> _Directive_
Reproduce word for word everything in the unbundled database write-up from "Date: 2026-05-29" down to "see the wiring.".

--- Given passage ---

Original source: unbundled-database-unbundled_database

File: unbundled-database/unbundled_database.py

Date: 2026-05-29

Time: 11:24

Purpose

This file implements the "database inside-out" pattern from DDIA Chapter 12 — the idea that a modern data system is really a composition of independent subsystems (log, storage, indexes, views) glued together by a change stream, rather than a monolithic engine. Each component is explicit and replaceable: a write-ahead log captures intent, a storage engine materializes state, a CDC stream propagates changes, and derived systems (secondary indexes, materialized views, full-text search) consume those changes independently.

It serves as a teaching implementation: all the pieces you'd find spread across Kafka, PostgreSQL, and Elasticsearch are composed in ~350 lines of Python so you can see the wiring.

Key Components

Data Classes

WALEntry — Immutable record of a mutation: an LSN (log sequence number), operation (PUT/DELETE), key, and optional value. This is the system-of-record representation.
CDCEvent — Richer downstream representation: adds oldvalue for change tracking and uses semantic operation names (insert/update/delete instead of PUT/DELETE). The WAL doesn't distinguish insert from update — the CDC layer does, by checking whether oldvalue is None.

Core Infrastructure

WriteAheadLog — Append-only log with monotonically increasing LSNs. Supports optional file persistence (JSON-lines format). Key contract: append() assigns the next LSN atomically and returns the entry. readfrom(lsn) and truncatebefore(lsn) provide log consumption and garbage collection.

StorageEngine — An in-memory key-value store that only mutates through apply(WALEntry). It tracks its own current_lsn so you can tell how far it's caught up. The rebuild(wal) method clears state and replays the entire log — this is how crash recovery would work.

--- Dataset extract ---

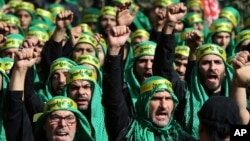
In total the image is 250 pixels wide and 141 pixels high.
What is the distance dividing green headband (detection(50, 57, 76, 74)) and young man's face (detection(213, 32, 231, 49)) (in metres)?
2.41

---

> _Right answer_
Date: 2026-05-29

Time: 11:24

Purpose

This file implements the "database inside-out" pattern from DDIA Chapter 12 — the idea that a modern data system is really a composition of independent subsystems (log, storage, indexes, views) glued together by a change stream, rather than a monolithic engine. Each component is explicit and replaceable: a write-ahead log captures intent, a storage engine materializes state, a CDC stream propagates changes, and derived systems (secondary indexes, materialized views, full-text search) consume those changes independently.

It serves as a teaching implementation: all the pieces you'd find spread across Kafka, PostgreSQL, and Elasticsearch are composed in ~350 lines of Python so you can see the wiring.